LorenzAteliers lavora, per esempio, sulla metamorfosi delle zone separate (industria, commercio, etc.) per destinarle nuovamente ad usi misti. Negli ultimi anni del dopoguerra, le nuove strutture urbane periferiche erano state concepite come interventi solo pratici ed economici. Oggi però le periferie devono affrontare e risolvere numerosi problemi, come i costi altissimi delle abitazioni, le distanze troppe alte che rendono necessario l’uso dell’auto e il traffico individuale eccessivo.

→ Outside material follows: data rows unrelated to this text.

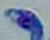
Captured at 1000x magnification. Photomicrograph. Toxoplasma gondii is shown.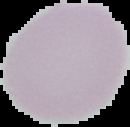
result = no Plasmodium parasites seen
image type = segmented cell region with the area outside set to black
image size = 130×127 pixels
preparation = thin blood filmAssess this cell for malaria.
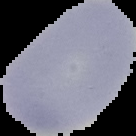

Uninfected.

preparation: thin blood smear
image_size: 136×136 pixels
image_type: segmented cell region with the area outside set to black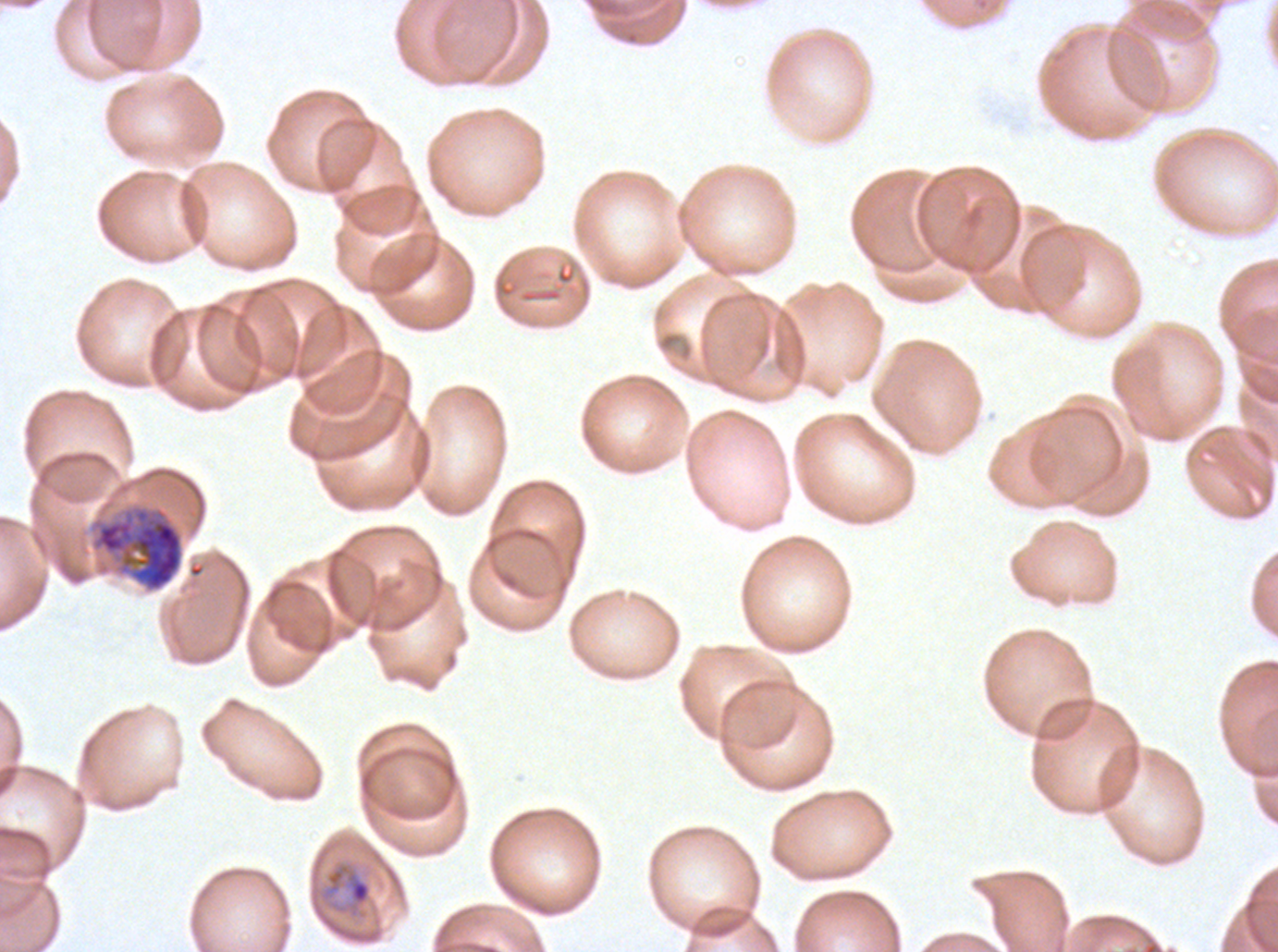
Approximate bounding boxes as {x1, y1, x2, y2} in pixels.
Summary:
  - Early schizont locations: {91, 505, 184, 592}
  - Late-ring/early-trophozoite locations: {318, 860, 373, 919}
  - Preparation: thin blood film
  - Image size: 1278×952 pixels
  - Stain: Giemsa
  - Specimen: P. falciparum from a patient in The Gambia, cultured ex vivo for 24 to 48 hours
  - Field of view: sub-image separated from a larger composite
  - Life-cycle stages observed: late-ring/early-trophozoite, early schizontComment on the morphology of the erythrocytes.
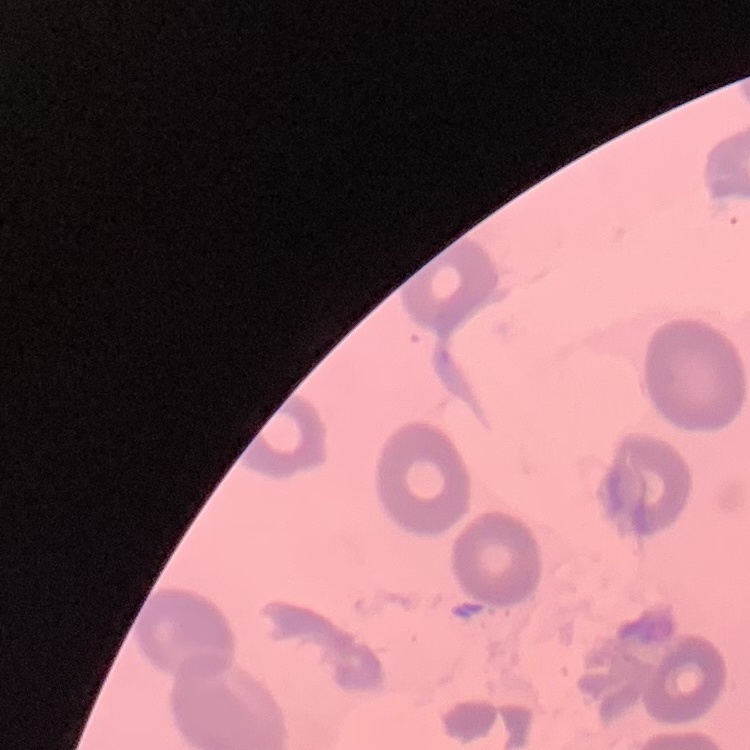
No rouleaux formation.

Stained with either Field's or Giemsa. Square crop of a larger photomicrograph. Thin peripheral smear.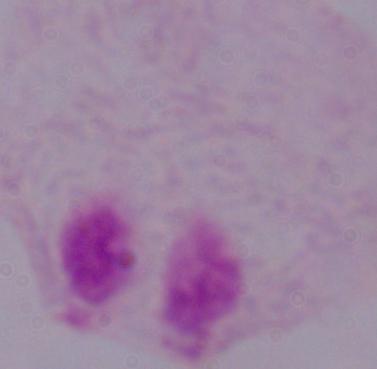

Photomicrograph. 1000x magnification. A trichomonad is seen.Locate every Plasmodium parasite.
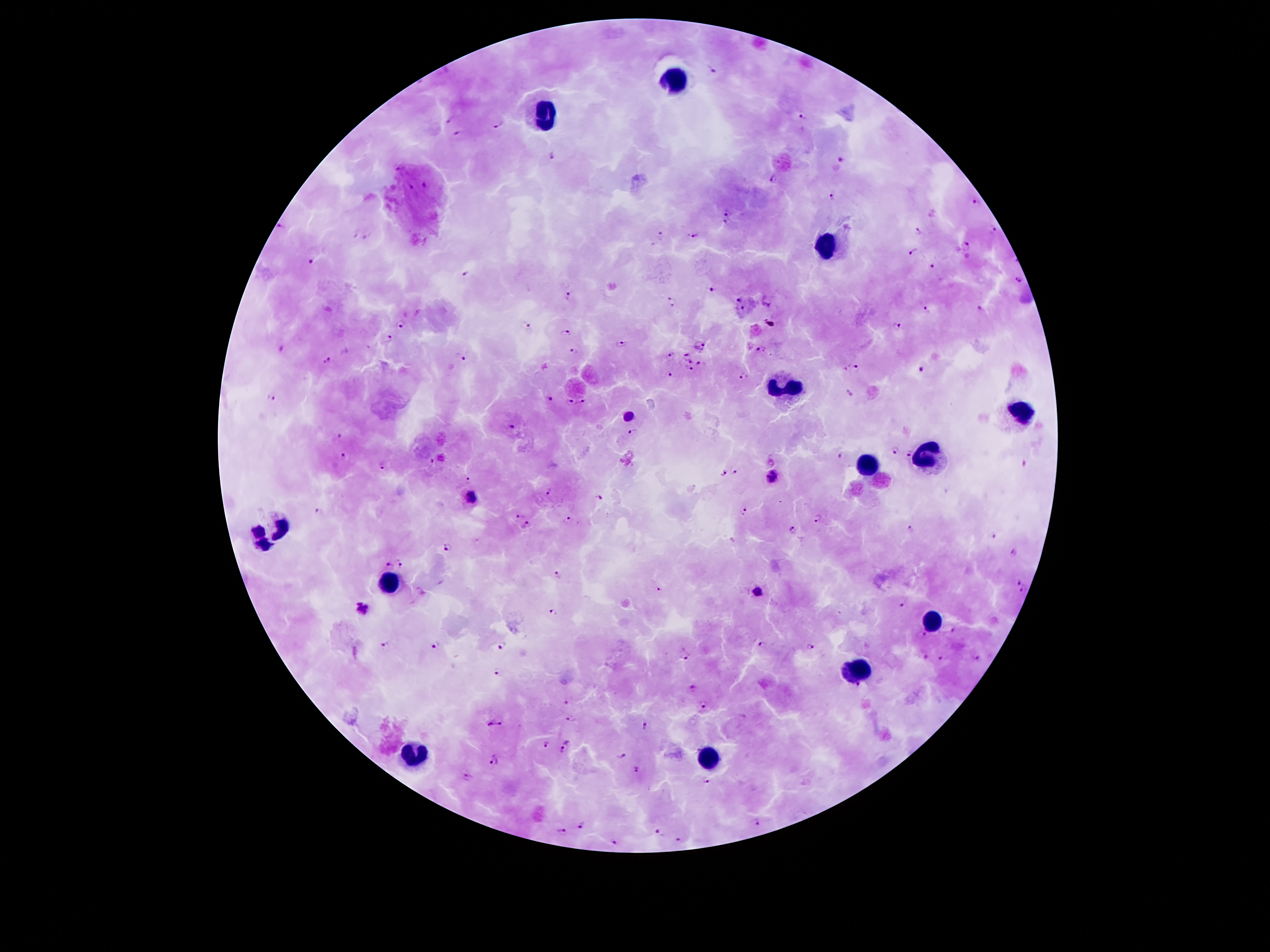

Accanto al tema delle periferie, Peter Lorenz ricorda anche i centri città, riscoperti mezzo secolo fa, partendo proprio da una città italiana – Bologna nel 1967 – e ormai rivalutati in tutta Europa. Il tema sembrava più o meno risolto ma attualmente si è cominciato a parlare di un “turning point”, di un cambio importante di parametri nel XXI secolo, che potrebbe diventare ora una visione per il dopo Covid.

Il patrimonio urbanistico/architettonico più importante al mondo è certamente italiano, ma va ricordato che l’invenzione dello spazio pubblico è nato in Grecia con l’inizio della democrazia. Soltanto recentemente abbiamo riscoperto l’importanza dello spazio pubblico, almeno nei centri storici delle città, ma manca ancora nelle periferie. La movida cittadina con il suo carico di contagi, le piazze chiuse, tutto sembra indicare che questi spazi dovranno tornare ad essere vissuti in modo diverso. Nessuno sa bene se dopo il Covid ci sarà più distanza fra di noi e se cambieranno i vecchi costumi dell’incontro, ma certamente questa è l’occasione necessaria per “ripensare la città”.

L’architetto Peter Lorenz sostiene che siamo alle prese forse con la prima, vera crisi mondiale della nostra generazione. Non è solo, lo pensiamo in molti, e immaginiamo un mondo nel 2022 completamente diverso dal 2019: un anno caratterizzato dalla crisi climatica, dal turismo eccessivo, dal traffico fuori limiti, dalla distruzione della natura, dei boschi. Abbiamo perso un terzo di animali in mezzo secolo e distrutto la metà delle foreste in pochi anni: segnali gravi per il nostro pianeta. Il Covid ha dato uno stop a tutto questo, costringendoci a fermarci e a ripensare la nostra economia, il nostro futuro umano/umanistico e la nostra relazione con la natura. La natura deve essere rispettata in modo religioso.

L’urbanistica sarà l’argomento numero uno del XXI secolo: sarà infatti nell’ecosistema urbano che si deciderà il nostro futuro umano e la sostenibilità del nostro modello economico-sociale, visto che ormai il 60% della popolazione mondiale vive in città. Cambiare il nostro modo di vivere e organizzare le città in modo ecosostenibile farà la differenza tra la distruzione e/o la sopravvivenza.